As entidades e associações são convidadas a cadastrar seus temas e necessidades em um banco de dados do projeto. Esses temas são então adotados pelos alunos interessados, que passam a trabalhar em cima deles. Para o Hospital do Câncer de Barretos, que descreveu o problema do transporte de material radioativo, foi desenvolvido um carrinho específico, com isolamento para aquele tipo de material e um tamanho adequado para passar pelos corredores do local.
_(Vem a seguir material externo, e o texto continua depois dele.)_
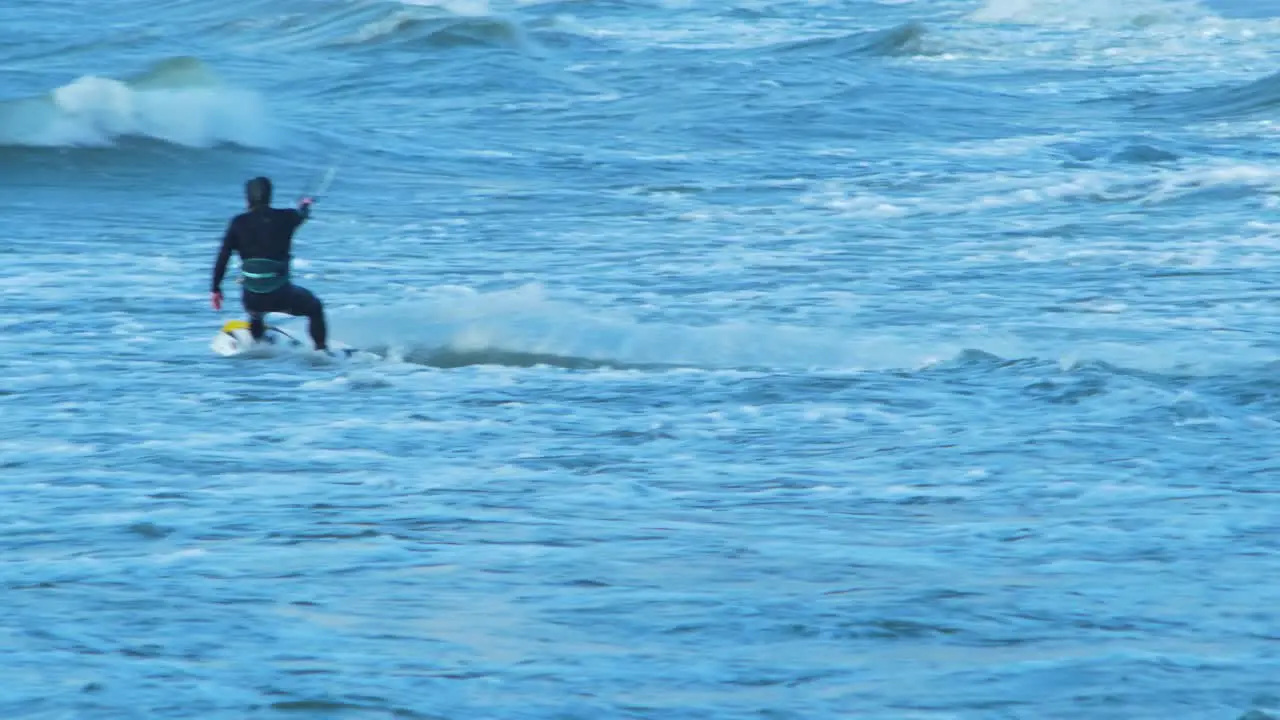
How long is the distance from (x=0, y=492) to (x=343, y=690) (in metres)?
3.15

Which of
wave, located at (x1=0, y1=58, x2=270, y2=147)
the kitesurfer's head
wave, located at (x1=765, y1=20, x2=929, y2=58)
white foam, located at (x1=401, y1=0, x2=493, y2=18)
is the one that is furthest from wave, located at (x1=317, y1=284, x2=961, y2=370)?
white foam, located at (x1=401, y1=0, x2=493, y2=18)

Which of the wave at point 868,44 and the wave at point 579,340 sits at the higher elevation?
the wave at point 579,340

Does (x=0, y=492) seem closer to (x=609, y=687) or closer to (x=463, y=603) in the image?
(x=463, y=603)

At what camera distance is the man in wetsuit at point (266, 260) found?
12.7 meters

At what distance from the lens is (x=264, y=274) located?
42.1 feet

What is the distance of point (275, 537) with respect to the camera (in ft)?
28.1

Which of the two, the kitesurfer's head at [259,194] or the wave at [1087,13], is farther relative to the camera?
the wave at [1087,13]

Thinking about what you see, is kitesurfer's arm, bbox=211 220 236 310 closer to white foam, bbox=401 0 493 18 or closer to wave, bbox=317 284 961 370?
wave, bbox=317 284 961 370

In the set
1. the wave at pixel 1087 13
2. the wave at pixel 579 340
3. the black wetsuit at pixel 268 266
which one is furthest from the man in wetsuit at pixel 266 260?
the wave at pixel 1087 13

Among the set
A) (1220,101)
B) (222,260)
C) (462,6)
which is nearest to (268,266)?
(222,260)

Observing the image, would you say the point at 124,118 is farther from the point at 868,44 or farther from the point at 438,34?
the point at 868,44

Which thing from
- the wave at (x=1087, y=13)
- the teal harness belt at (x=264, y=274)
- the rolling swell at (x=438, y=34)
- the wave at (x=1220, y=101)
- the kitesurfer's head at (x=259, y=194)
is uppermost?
the kitesurfer's head at (x=259, y=194)

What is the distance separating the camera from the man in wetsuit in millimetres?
12719

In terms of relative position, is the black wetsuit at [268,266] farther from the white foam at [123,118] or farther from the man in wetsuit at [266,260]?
the white foam at [123,118]
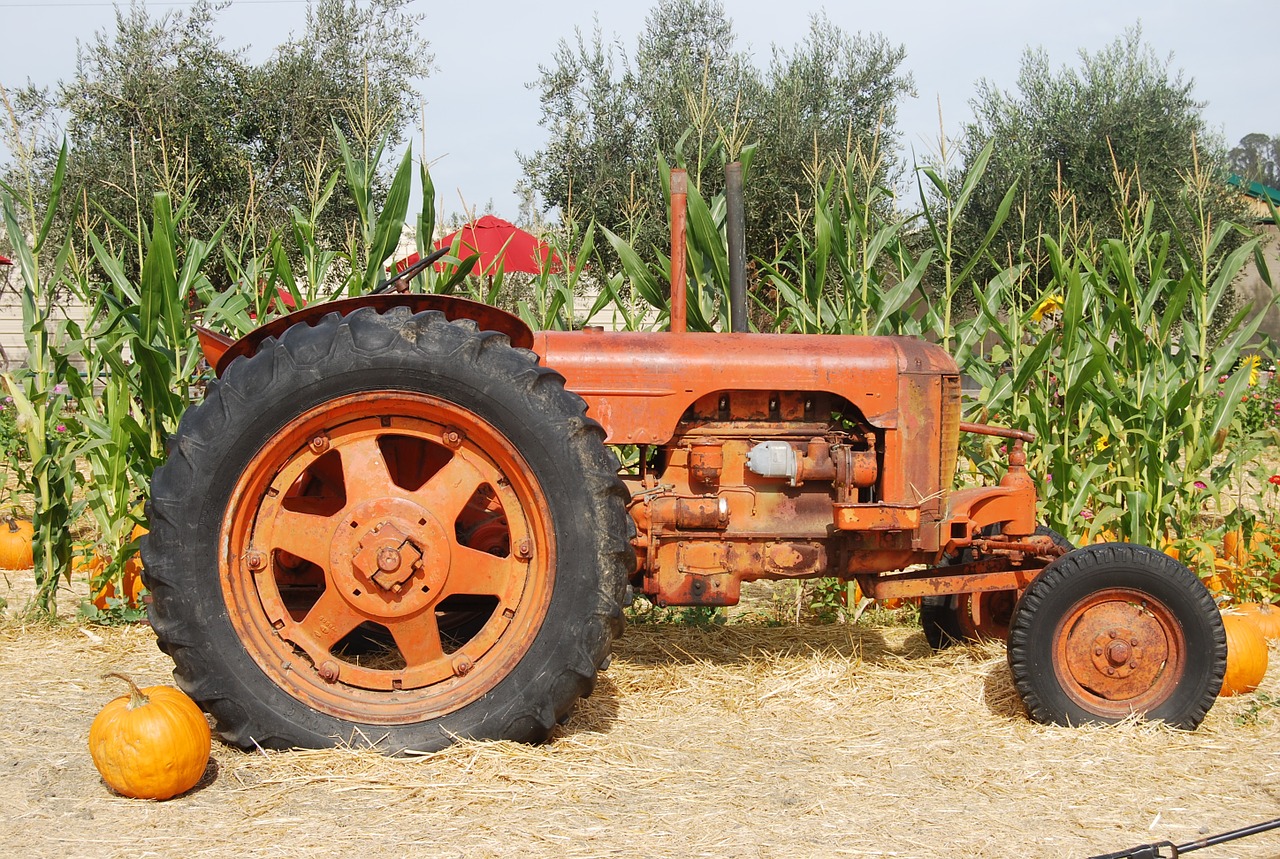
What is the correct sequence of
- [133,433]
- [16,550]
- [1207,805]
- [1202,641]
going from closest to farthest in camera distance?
1. [1207,805]
2. [1202,641]
3. [133,433]
4. [16,550]

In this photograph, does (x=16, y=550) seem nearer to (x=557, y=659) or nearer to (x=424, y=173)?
(x=424, y=173)

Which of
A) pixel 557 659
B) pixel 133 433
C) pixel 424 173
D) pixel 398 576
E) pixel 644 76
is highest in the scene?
pixel 644 76

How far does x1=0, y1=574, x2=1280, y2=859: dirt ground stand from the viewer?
281 cm

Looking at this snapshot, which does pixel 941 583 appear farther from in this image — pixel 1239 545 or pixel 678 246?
pixel 1239 545

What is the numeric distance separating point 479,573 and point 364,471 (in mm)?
482

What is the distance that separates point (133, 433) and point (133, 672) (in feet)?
3.72

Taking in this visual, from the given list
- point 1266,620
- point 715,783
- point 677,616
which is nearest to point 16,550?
point 677,616

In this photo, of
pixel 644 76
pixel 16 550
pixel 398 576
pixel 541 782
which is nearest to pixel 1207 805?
pixel 541 782

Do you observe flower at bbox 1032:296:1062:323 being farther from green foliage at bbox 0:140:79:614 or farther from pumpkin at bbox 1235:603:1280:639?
green foliage at bbox 0:140:79:614

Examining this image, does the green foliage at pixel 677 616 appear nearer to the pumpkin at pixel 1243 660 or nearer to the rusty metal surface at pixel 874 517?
the rusty metal surface at pixel 874 517

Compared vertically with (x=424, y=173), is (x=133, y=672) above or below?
below

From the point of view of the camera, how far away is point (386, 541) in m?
3.38

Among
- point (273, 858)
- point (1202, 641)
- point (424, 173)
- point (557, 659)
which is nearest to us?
point (273, 858)

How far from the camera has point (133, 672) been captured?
4.49 metres
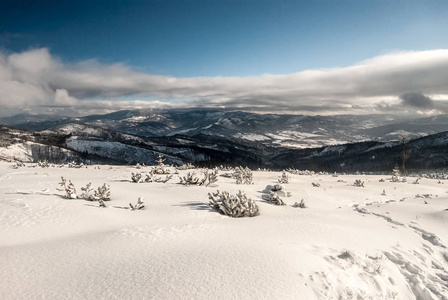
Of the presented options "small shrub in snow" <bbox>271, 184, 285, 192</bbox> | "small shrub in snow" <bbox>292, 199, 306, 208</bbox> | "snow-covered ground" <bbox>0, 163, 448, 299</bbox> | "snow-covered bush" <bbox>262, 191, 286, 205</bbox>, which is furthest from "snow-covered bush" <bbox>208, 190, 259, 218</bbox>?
"small shrub in snow" <bbox>271, 184, 285, 192</bbox>

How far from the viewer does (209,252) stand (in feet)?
14.9

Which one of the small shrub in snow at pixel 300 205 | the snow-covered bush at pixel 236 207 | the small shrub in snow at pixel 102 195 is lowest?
the small shrub in snow at pixel 300 205

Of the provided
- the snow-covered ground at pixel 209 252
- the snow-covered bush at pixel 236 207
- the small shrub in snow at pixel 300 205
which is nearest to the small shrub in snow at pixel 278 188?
the small shrub in snow at pixel 300 205

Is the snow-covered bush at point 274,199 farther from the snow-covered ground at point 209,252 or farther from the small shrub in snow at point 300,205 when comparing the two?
the snow-covered ground at point 209,252

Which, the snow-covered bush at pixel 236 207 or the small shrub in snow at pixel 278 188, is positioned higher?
the snow-covered bush at pixel 236 207

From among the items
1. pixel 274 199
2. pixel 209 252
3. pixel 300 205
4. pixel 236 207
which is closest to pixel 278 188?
pixel 274 199

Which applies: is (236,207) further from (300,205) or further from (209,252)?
(209,252)

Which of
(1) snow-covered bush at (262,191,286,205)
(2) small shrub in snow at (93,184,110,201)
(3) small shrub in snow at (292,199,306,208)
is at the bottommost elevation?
(3) small shrub in snow at (292,199,306,208)

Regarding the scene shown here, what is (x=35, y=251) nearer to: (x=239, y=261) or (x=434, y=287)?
(x=239, y=261)

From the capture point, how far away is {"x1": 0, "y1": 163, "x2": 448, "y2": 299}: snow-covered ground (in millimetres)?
3479

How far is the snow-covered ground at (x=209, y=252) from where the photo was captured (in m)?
3.48

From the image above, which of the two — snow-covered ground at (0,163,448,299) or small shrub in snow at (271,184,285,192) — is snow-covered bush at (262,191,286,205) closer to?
snow-covered ground at (0,163,448,299)

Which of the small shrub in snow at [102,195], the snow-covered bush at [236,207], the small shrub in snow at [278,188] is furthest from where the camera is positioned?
the small shrub in snow at [278,188]

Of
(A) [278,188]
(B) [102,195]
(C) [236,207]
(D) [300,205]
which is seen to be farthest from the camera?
(A) [278,188]
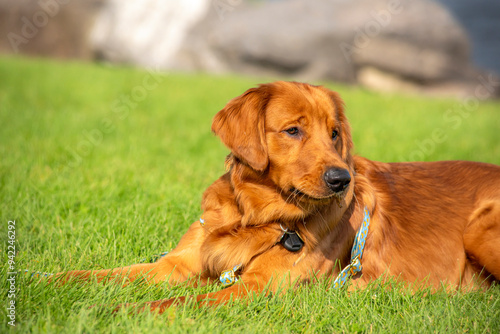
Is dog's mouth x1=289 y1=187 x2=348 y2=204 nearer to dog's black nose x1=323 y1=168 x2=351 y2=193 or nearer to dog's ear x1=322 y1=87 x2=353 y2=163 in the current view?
dog's black nose x1=323 y1=168 x2=351 y2=193

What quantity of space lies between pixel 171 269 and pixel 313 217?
2.94ft

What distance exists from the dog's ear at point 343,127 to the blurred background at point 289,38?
12.7m

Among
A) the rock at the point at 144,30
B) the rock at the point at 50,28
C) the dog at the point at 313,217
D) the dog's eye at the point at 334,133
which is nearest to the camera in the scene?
the dog at the point at 313,217

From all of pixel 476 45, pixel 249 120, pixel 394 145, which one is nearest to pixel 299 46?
pixel 476 45

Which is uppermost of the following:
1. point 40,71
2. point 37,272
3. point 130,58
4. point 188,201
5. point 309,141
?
point 309,141

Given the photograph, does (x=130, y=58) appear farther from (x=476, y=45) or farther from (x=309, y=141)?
(x=309, y=141)

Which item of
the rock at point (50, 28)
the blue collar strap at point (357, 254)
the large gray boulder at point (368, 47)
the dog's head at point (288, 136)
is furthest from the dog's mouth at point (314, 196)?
the rock at point (50, 28)

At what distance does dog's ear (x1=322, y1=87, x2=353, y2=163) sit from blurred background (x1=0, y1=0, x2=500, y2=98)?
12690 millimetres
Os problemas com cegos, levantados pela Fundação Dorina Nowill, foram resolvidos da seguinte forma: a bússola ganhou uma adaptação para os deficientes visuais, sinalizando com um som específico quando a direção Norte é apontada; para a questão do copo, foi criado um medidor de volume em forma de caneta que, quando colocado no recipiente, vibra assim que o recipiente líquido alcança a medida desejada.
Canuanã
Os projetos descritos acima são os do tipo extensivos, geralmente vinculados a um trabalho de conclusão de curso. Mas há também os intensivos, em que os alunos entram em contato, por um curto período de tempo, com a realidade de comunidades carentes espalhadas pelo Brasil, mapeiam as problemáticas locais e definem algumas propostas para solucioná-las. Essas viagens geralmente encontram apoio em parcerias com outras instituições, como a Fundação Bradesco e o Massachusetts Institute of Technology (MIT). Foi o caso da visita que cinco alunos da Poli fizeram a Tocantins em 2007, na comunidade de Canuanã.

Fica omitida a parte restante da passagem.